The concept is simple; stand with the posture of a confident person and voila: you become one. This is especially interesting to us at Elvie, since we are so invested in bolstering women’s confidence.
But back to Cuddy. The basic theory is called “power posing,” and I tried it, and the results were staggering. An occasional actress, I often wind up in audition rooms with 35 other girls (who look just like me) huddled over our phones, eyes on the ground. Then, when we are called into the room, we all “spring to life” - or so we think. By Cuddy’s estimation, the residual effects of hunching for 40 minutes affects our mental state, telling ourselves, through our bodies, I’m not good enough.
So I took Cuddy’s prescription. At a recent audition, while the other actresses texted their friends “there is a weird lady standing like Wonder Woman next to me” I stood in the corner like Wonder Woman: feet apart, hands on hips, chin up. The Wonder Woman stance is one of Cuddy’s faves. And I got a callback - in fact, I’ve gotten callbacks almost every darn time I’ve done it.

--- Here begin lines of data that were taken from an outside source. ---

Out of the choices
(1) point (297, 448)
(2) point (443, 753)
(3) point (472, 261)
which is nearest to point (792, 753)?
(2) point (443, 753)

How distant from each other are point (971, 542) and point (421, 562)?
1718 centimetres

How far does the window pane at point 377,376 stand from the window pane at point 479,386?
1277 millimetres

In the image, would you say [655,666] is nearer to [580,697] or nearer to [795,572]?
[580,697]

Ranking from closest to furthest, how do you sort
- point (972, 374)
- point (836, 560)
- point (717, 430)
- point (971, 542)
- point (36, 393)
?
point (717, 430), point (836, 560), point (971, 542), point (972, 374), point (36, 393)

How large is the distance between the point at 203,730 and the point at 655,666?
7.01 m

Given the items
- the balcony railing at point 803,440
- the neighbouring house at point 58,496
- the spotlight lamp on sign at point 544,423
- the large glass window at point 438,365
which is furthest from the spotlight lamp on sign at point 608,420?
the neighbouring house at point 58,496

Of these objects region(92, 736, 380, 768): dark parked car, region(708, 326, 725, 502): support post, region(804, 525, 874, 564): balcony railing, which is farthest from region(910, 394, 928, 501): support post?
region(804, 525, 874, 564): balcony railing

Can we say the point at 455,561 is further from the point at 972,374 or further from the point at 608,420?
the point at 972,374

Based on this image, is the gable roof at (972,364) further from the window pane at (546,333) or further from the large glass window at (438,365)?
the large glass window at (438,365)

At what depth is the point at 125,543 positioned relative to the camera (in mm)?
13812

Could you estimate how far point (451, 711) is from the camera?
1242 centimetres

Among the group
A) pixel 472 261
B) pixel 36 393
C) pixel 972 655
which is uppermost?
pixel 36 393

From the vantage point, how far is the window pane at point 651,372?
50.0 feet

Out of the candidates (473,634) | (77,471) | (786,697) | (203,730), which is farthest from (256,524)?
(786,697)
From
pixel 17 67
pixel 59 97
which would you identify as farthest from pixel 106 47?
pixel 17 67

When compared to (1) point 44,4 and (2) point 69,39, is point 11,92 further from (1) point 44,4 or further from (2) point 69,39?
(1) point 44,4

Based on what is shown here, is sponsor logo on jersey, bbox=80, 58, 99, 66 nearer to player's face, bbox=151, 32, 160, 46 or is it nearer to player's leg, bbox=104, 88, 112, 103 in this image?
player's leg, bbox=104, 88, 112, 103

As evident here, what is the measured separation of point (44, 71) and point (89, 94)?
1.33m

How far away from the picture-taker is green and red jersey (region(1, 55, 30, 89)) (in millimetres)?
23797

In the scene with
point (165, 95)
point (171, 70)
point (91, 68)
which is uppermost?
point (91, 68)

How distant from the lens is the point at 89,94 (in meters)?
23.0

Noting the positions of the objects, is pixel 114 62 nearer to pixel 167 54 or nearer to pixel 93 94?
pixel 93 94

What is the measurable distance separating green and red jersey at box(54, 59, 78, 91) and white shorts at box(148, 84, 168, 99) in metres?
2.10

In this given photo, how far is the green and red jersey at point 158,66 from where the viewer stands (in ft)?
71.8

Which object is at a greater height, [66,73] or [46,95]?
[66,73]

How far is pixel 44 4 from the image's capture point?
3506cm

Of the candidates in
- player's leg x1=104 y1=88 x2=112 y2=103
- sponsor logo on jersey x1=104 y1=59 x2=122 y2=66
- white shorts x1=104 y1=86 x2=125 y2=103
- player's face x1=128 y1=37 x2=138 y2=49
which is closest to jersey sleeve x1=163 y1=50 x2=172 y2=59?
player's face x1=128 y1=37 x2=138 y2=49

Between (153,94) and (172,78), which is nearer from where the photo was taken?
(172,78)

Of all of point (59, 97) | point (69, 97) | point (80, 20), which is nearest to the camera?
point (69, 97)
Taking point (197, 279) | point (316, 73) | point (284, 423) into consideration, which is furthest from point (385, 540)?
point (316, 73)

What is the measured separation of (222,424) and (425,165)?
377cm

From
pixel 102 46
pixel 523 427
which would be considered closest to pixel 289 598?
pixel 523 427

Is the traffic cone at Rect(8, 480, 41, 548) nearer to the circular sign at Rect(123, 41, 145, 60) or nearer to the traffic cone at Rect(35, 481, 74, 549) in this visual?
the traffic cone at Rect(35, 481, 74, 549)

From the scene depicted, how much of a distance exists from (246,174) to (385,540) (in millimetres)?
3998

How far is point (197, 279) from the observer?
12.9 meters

Because it turns out that body language does not just affect how others see us; it affects how we see ourselves too, in a fundamental way. And this isn’t just mumbo jumbo; I’m about to mention hormones, so you know it is real! According to the TED talk, standing in a confident, powerful pose even affects testosterone and cortisol levels in the brain.
Some people have since called Cuddy’s study not-so-studious - and criticized her sample size, etc. But hey, did they get cast in an IHOP commercial as a result of standing like Wonder Woman? I didn’t think so! So, I choose to believe Cuddy’s theory, and stand accordingly: with confidence.